The next step is to prepare the data for modeling. We'll start with a simple logistic regression model using just the numerical features, then expand to a more complex model by including categorical variables using one‑hot encoding and a random forest classifier.


In [None]:

from sklearn.model_selection import train_test_split
from sklearn.linear_model import LogisticRegression
from sklearn.metrics import accuracy_score, classification_report
from sklearn.preprocessing import StandardScaler

# Select numeric features for a baseline model
X = data[['Budget_Million', 'Duration_Months', 'Team_Size', 'Stakeholder_Satisfaction', 'ROI_Million']]
y = data['Success']

# Split into train and test sets
X_train, X_test, y_train, y_test = train_test_split(X, y, test_size=0.3, random_state=42)

# Scale features
scaler = StandardScaler()
X_train_scaled = scaler.fit_transform(X_train)
X_test_scaled = scaler.transform(X_test)

# Fit logistic regression model
log_reg = LogisticRegression(max_iter=1000)
log_reg.fit(X_train_scaled, y_train)

# Predict and evaluate
preds = log_reg.predict(X_test_scaled)
acc = accuracy_score(y_test, preds)
print(f"Logistic Regression Accuracy: {acc:.2f}")
print(classification_report(y_test, preds))


In [None]:

from sklearn.compose import ColumnTransformer
from sklearn.preprocessing import OneHotEncoder
from sklearn.pipeline import Pipeline
from sklearn.ensemble import RandomForestClassifier
from sklearn.metrics import confusion_matrix

# Features and target
X_full = data.drop('Success', axis=1)
y_full = data['Success']

# Identify numeric and categorical columns
numeric_features = ['Budget_Million', 'Duration_Months', 'Team_Size', 'Stakeholder_Satisfaction', 'ROI_Million']
categorical_features = ['Complexity', 'Region']

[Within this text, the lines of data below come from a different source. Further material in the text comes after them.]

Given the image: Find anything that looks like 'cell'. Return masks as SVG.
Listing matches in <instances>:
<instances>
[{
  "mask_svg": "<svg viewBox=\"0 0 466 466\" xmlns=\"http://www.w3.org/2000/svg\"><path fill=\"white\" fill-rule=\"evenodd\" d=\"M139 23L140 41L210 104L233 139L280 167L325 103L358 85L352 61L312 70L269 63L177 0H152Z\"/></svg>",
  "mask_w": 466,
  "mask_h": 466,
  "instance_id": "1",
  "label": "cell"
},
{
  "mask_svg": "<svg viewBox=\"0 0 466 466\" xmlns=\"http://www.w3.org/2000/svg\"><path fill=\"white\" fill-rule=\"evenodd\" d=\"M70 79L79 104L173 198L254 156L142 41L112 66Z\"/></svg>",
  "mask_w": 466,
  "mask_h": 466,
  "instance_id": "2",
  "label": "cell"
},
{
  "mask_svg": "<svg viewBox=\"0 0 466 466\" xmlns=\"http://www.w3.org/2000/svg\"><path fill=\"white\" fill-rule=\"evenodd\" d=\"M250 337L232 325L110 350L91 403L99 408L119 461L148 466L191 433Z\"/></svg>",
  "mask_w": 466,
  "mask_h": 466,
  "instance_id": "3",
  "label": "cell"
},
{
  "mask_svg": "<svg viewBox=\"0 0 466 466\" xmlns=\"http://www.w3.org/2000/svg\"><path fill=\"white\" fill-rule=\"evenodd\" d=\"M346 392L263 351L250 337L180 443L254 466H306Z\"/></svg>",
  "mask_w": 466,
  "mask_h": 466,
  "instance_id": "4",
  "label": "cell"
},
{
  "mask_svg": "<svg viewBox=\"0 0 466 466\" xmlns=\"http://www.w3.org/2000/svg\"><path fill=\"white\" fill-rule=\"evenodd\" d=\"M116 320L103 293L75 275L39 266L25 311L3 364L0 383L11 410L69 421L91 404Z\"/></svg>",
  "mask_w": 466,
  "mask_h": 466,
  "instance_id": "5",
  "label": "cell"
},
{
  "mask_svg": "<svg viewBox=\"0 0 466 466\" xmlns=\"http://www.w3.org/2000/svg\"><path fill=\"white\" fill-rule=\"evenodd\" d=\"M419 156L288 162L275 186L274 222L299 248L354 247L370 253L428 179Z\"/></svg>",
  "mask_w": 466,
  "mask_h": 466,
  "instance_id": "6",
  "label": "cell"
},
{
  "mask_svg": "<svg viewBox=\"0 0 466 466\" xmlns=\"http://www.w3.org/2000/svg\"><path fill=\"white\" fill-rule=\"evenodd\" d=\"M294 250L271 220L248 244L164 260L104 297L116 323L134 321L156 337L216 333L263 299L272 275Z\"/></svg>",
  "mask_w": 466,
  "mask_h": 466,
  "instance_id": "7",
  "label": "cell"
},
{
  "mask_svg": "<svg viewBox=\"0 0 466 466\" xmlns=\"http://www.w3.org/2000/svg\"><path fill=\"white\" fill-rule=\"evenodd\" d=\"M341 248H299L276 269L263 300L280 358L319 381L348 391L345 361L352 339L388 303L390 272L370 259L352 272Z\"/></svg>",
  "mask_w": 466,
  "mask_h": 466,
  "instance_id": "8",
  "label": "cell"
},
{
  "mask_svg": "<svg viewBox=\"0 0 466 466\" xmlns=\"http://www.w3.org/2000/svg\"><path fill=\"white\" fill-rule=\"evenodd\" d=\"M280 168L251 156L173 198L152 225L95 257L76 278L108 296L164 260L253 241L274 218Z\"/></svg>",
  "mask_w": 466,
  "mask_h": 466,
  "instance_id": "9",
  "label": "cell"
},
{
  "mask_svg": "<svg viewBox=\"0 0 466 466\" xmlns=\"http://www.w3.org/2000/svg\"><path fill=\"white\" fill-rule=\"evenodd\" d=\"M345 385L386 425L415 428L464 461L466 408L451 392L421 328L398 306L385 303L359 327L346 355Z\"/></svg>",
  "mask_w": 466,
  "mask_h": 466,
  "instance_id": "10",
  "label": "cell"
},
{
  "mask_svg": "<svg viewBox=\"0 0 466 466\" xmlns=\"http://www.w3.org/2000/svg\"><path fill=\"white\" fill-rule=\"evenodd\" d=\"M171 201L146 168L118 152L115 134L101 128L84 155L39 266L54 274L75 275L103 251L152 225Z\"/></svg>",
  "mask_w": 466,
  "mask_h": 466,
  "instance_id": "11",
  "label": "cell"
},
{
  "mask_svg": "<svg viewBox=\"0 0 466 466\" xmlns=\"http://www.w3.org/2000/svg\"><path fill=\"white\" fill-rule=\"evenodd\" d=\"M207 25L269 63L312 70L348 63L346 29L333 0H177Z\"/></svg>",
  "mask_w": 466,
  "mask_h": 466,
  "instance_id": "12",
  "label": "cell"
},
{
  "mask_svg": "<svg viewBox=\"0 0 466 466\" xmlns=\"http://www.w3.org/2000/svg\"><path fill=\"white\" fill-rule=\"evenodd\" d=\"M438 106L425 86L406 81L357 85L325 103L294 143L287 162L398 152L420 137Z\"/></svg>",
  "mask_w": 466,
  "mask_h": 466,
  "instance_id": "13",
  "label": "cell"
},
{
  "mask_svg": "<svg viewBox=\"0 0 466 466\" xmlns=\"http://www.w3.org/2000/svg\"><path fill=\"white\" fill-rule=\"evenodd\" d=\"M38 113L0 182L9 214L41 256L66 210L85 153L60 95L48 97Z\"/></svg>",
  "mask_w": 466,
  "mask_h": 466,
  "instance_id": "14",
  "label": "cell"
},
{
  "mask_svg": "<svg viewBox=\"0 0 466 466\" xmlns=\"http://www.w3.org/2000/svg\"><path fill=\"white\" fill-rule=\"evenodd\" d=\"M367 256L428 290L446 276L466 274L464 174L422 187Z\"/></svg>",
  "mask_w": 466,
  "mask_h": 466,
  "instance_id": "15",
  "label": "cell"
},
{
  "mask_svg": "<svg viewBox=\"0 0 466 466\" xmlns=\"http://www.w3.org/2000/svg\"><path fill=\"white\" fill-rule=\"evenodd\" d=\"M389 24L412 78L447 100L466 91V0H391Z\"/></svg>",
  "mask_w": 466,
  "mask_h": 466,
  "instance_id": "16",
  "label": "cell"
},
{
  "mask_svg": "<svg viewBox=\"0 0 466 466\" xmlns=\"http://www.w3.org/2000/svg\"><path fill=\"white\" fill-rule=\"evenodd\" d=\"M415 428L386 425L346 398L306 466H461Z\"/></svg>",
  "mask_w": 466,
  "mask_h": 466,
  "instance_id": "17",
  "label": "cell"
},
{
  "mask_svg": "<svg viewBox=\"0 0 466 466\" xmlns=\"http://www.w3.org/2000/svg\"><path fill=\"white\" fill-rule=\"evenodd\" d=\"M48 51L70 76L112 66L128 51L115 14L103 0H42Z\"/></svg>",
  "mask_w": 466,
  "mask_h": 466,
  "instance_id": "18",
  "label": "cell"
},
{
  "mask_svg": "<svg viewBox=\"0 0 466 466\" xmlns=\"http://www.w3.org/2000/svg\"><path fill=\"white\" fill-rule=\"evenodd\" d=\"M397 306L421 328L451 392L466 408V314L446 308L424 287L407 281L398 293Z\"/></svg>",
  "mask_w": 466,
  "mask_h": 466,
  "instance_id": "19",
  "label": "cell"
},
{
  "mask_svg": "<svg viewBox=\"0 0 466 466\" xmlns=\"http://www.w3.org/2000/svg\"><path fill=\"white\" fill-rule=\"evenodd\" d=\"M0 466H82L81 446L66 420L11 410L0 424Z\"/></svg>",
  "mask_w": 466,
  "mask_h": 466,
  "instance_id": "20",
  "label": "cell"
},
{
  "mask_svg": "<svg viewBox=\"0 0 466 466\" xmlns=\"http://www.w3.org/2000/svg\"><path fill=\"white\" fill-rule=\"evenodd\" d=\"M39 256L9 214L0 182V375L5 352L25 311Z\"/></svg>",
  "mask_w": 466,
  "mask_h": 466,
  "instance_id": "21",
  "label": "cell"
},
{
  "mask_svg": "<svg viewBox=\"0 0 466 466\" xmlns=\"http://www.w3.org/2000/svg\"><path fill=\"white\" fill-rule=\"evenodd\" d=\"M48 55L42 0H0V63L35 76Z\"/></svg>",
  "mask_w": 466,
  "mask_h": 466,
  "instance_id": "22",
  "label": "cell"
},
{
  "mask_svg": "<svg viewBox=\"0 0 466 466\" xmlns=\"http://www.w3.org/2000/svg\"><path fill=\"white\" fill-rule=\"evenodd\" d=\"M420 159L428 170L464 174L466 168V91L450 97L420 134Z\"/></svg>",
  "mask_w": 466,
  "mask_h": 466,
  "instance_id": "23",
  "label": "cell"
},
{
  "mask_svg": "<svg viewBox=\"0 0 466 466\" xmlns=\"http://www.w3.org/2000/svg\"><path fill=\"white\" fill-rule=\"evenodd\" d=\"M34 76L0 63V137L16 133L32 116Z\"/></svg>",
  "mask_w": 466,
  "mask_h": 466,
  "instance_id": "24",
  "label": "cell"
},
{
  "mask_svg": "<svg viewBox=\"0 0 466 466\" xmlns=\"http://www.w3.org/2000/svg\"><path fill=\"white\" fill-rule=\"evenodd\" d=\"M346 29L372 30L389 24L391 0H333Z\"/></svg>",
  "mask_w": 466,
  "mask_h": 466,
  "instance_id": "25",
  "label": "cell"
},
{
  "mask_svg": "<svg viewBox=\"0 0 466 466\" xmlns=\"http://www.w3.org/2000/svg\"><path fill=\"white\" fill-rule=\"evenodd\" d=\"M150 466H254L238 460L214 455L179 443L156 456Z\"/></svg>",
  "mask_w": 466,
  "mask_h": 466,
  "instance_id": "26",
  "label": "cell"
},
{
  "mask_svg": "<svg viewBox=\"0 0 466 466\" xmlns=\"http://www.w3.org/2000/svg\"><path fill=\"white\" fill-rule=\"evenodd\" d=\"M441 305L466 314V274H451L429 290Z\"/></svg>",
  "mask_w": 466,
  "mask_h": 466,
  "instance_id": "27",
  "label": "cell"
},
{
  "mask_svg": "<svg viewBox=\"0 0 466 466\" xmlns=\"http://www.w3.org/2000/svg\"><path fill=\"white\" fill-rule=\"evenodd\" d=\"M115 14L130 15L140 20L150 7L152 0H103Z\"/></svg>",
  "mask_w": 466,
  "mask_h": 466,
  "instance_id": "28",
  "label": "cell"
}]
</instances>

# Preprocess: scale numeric and one‑hot encode categorical
preprocessor = ColumnTransformer(
    transformers=[
        ('num', StandardScaler(), numeric_features),
        ('cat', OneHotEncoder(), categorical_features)
    ]
)

# Define model
rf = RandomForestClassifier(n_estimators=200, random_state=42)

# Create the pipeline
clf = Pipeline(steps=[('preprocessor', preprocessor),
                      ('model', rf)
                     ])

# Split data
X_train_full, X_test_full, y_train_full, y_test_full = train_test_split(X_full, y_full, test_size=0.3, random_state=42)

# Fit model
clf.fit(X_train_full, y_train_full)

# Predict and evaluate
rf_preds = clf.predict(X_test_full)
rf_acc = accuracy_score(y_test_full, rf_preds)
print(f"Random Forest Accuracy: {rf_acc:.2f}")
print(classification_report(y_test_full, rf_preds))

# Confusion Matrix
conf_mat = confusion_matrix(y_test_full, rf_preds)
print('Confusion Matrix:')
print(conf_mat)



## Conclusions and Next Steps

In this notebook we explored a synthetic dataset and built two predictive models:

- **Logistic Regression** using only numeric features achieved moderate performance. Scaling numeric features is important for this model and the results provide a baseline.
- **Random Forest Classifier** leveraging both numeric and categorical features (via one‑hot encoding) achieved higher accuracy and better overall classification metrics, capturing nonlinear relationships and interactions.

### Potential Enhancements

- **Hyperparameter Tuning**: Explore grid search or randomized search to find optimal model parameters.
- **Feature Engineering**: Create additional features, such as budget per team member or duration per complexity level, which might improve model performance.
- **Regression Task**: Predict continuous ROI or satisfaction scores using regression algorithms to provide more granular insights.
- **Dashboard Creation**: Build an interactive dashboard (e.g., using Plotly Dash or Streamlit) to allow stakeholders to explore the data and model predictions.

This project demonstrates an increasing level of complexity by moving from basic descriptive analysis through to more sophisticated modeling. It can serve as a solid example in your portfolio for roles such as business analyst, program manager, or data analyst.

If you'd like to expand the project further or adapt it to specific industries or questions, feel free to modify the data generation process or analysis steps.